Nearly 100 years have passed since the Titanic sank on its maiden voyage in April 1912, but interest in the largest and most luxurious ship of its time remains steadfast.

Through May 2, visitors to the Marktkeller in Wiesbaden, Germany, can get an up-close and personal glimpse of the Titanic and its passengers, from the ship’s conception and construction to the fatal night when approximately 1,500 people aboard the ship died after it struck an iceberg and sank to the bottom of the Atlantic Ocean.

The Marktkeller offers a stunning atmosphere for the exhibition. With vaults constructed out of yellow brick and embedded glass to provide ambience, the subterranean environment provides an eerie but magnificent place to relive the history of the ill-fated ship.

Upon entering the exhibit, assembled from a private collection, you receive a boarding pass and your journey begins. After having your photo taken crossing a mock entry bridge, you don audio guide headphones, available in English, and begin touring the exhibit at your own pace. It takes about 90 minutes to complete.

With a blending of 150 original artifacts from the Titanic and passengers, along with models, photos and emotional stories, the exhibit is done with class and respect for the victims. Clothing and possessions of the drowned, along with postcards they had sent to loved ones from the ship, help create a mixture of awe and sympathy as you imagine those aboard the luxurious ship, unaware of their fate.

One display is of a ring that was worn by passenger Gerda Lindell. As you stare at the antique ring, the story is told of her struggle to reach the lifeboats designed to carry passengers to safety. Lindell and her husband were so drained of energy by the time they reached a boat, they were unable to climb in. As she tried, her ring fell off her hand and into the boat as she and her husband were washed away in the frigid ocean waters.

Stories of bravery and courage displayed by crew and passengers are also shared, immersing visitors into the lives of the dead as well as the survivors.

Throughout the exhibit, rooms are re-created using furniture retrieved from the ship, offering a glimpse into the amenities aboard the Titanic.

A gift shop at the end of the exhibit has a variety of Titanic-themed items, including wine from nearby Hochheim, a brand that was served on the ship. And although the exhibition is the main draw, the city of Wiesbaden is complementing the exhibit with a host of other activities.

“I said I don’t want just an exhibition,” said Holger Brandt, co-owner and organizer of the Wiesbaden Titanic exhibition. “It’s a city marketing concept with several Titanic-themed events taking place throughout the city.”

For example, at the White Star Lounge — named for the British shipping company that owned the ship — visitors can attend a “dining experience” that replicates the menu that the Titanic’s first-class passengers enjoyed. At “Titanic Night” on Thursday, patrons can pay a reduced admission fee of 6 euros to see the exhibit and join in a variety of activities — including viewing Titanic-themed films — around the city. Similar nights could be scheduled if the first is a success.
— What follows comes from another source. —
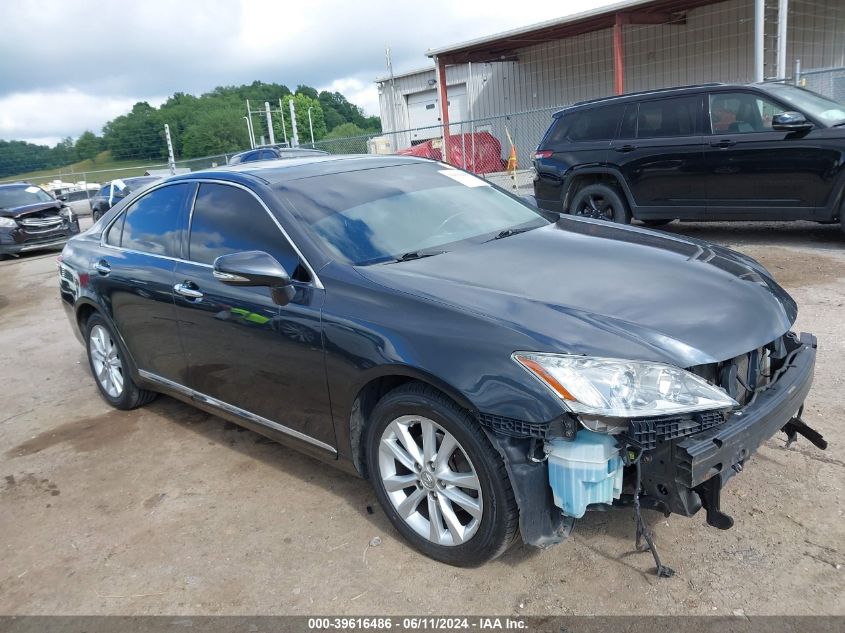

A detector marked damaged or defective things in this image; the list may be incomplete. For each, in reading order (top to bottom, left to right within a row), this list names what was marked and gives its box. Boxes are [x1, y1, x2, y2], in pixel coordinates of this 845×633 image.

damaged black sedan [0, 180, 80, 256]
damaged black sedan [57, 157, 824, 572]
broken headlight assembly [512, 354, 736, 428]
crumpled front bumper [644, 330, 816, 520]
Directions: The Wiesbaden Marktkeller is at Marktplatz 2-4. Follow B54 into downtown Wiesbaden, where it becomes Frankfurter Strasse. Turn left onto Rheinstrasse, then quick rights onto Bahnhofstrasse then Friedrichstrasse. Turn left onto De-Laspee-Strasse and continue straight ahead to the Marktkeller area opposite the town hall. Parking is available in several nearby garages.

Times: Open 10 a.m. to 7 p.m. daily through May 2.
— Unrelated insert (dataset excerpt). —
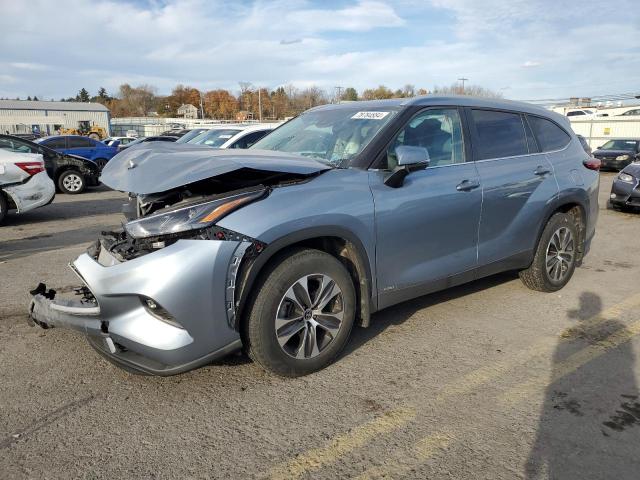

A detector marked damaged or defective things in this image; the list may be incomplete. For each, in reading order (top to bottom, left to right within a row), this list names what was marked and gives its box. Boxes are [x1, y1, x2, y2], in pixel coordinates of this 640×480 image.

crumpled hood [101, 142, 330, 195]
broken headlight [124, 189, 264, 238]
detached front bumper [28, 240, 246, 376]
Costs: Admission is 13 euros for adults, 9 euros for children, students and disabled. A family ticket for up to four children, and discounts for groups of 10 or more are also available.

Food: Close to the exhibition is the temporary White Star Lounge in the Lumen Restaurant, set up to coincide with the exhibit. Guests can reserve a multicourse dinner following the Titanic’s menu — between 52 and 75 euros each — with a VIP tour of the exhibit by calling 0611 1667355 or e-mailing titanic@lumen-wiesbaden.de. The restaurant’s Web site is www.lumen-wiesbaden.de (German only).

Information: The Web site www.titanicausstellung.de, in German, includes information on the exhibit and related activities. Information in English is available at the Wiesbaden Tourist Information Office at Marktplatz 1 or by calling 06721-1870-18.